Entries from a dataset

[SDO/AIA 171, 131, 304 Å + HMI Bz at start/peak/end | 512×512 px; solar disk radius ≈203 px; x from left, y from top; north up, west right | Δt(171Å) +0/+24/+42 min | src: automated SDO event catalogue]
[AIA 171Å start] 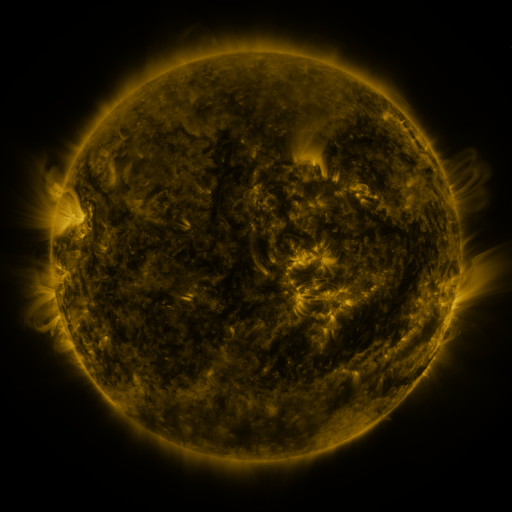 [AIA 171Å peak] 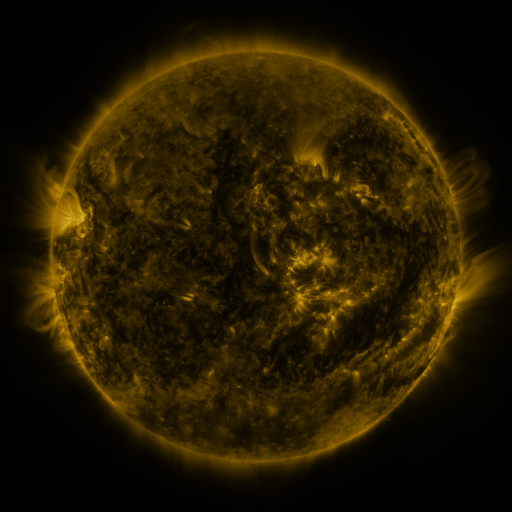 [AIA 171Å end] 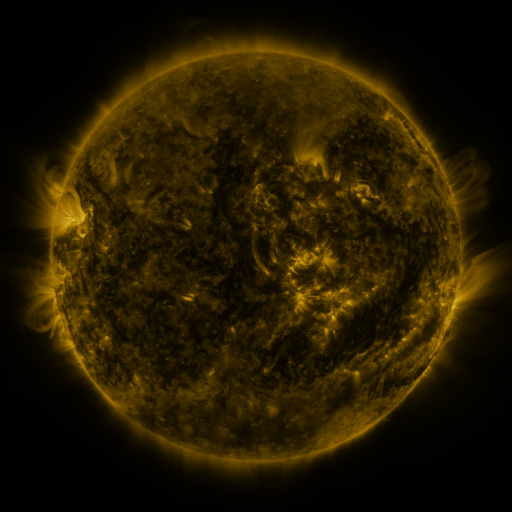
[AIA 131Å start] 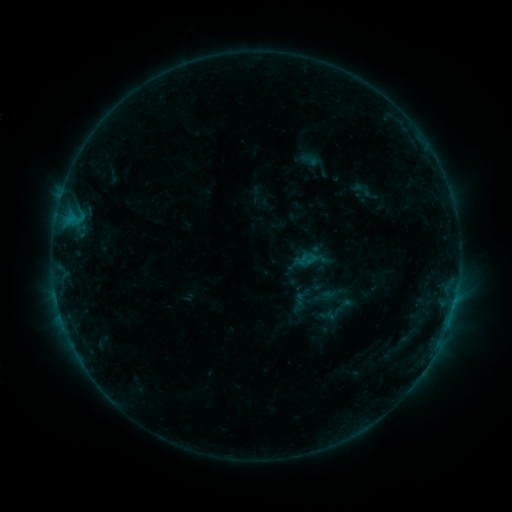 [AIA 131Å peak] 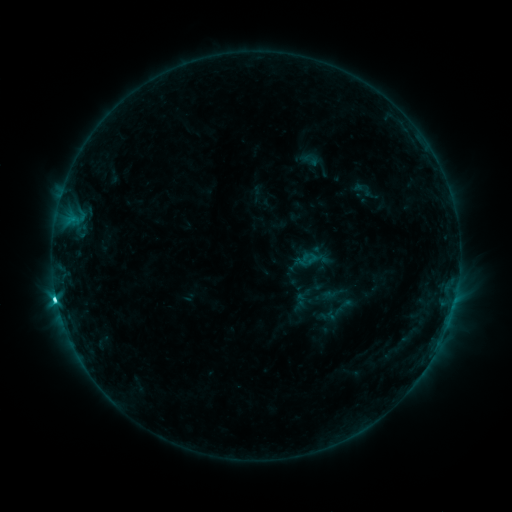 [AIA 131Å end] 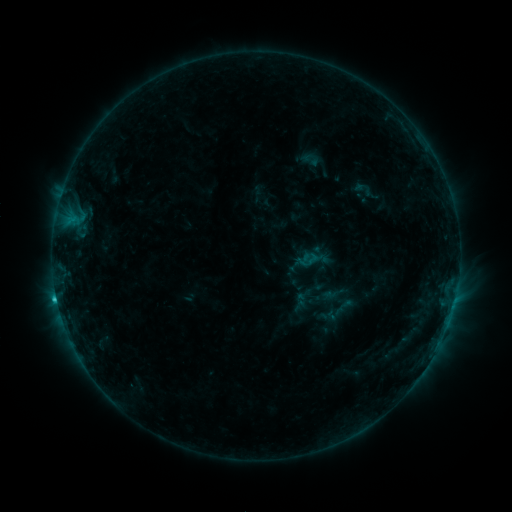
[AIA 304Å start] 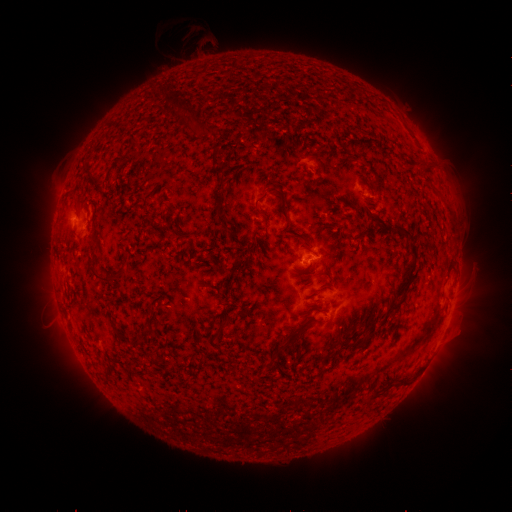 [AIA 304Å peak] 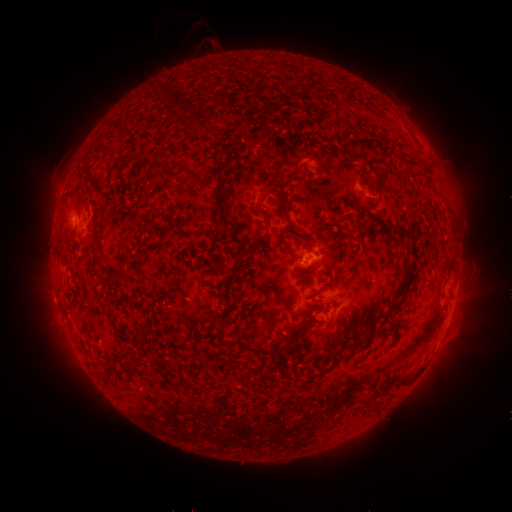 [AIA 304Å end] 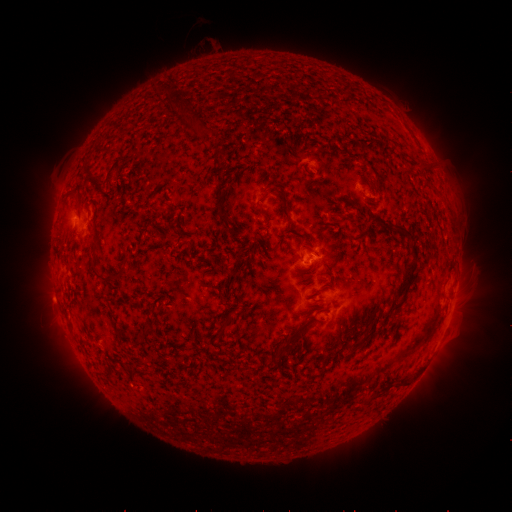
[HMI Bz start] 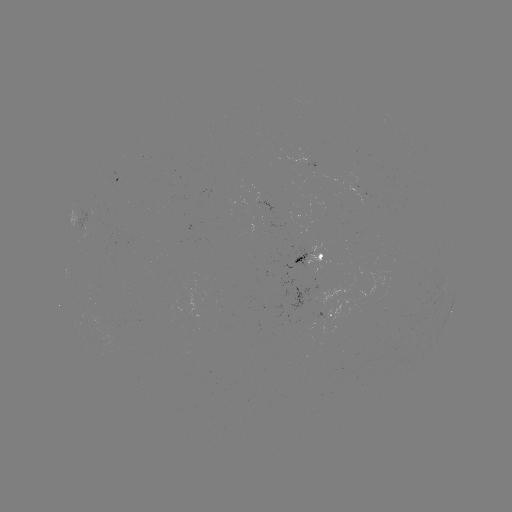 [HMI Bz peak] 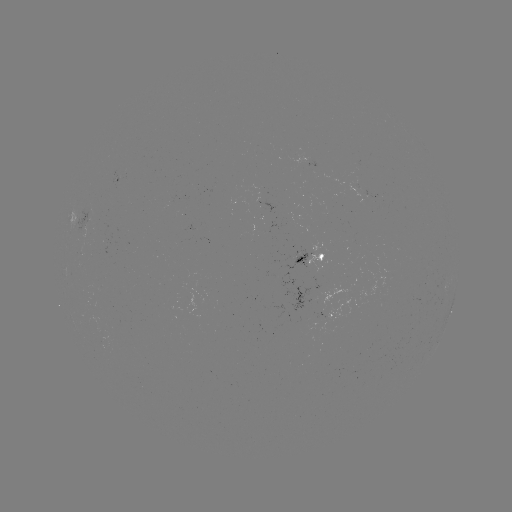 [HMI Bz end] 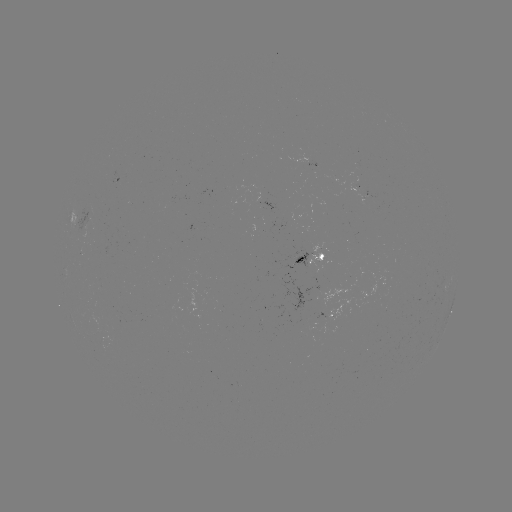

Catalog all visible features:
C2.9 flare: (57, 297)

TASK DIRECTIONS | Extract every line in the entries above that contains the string "right", matching case exactly.

RESULT FOR THIS EXERCISE |
[SDO/AIA 171, 131, 304 Å + HMI Bz at start/peak/end | 512×512 px; solar disk radius ≈203 px; x from left, y from top; north up, west right | Δt(171Å) +0/+24/+42 min | src: automated SDO event catalogue]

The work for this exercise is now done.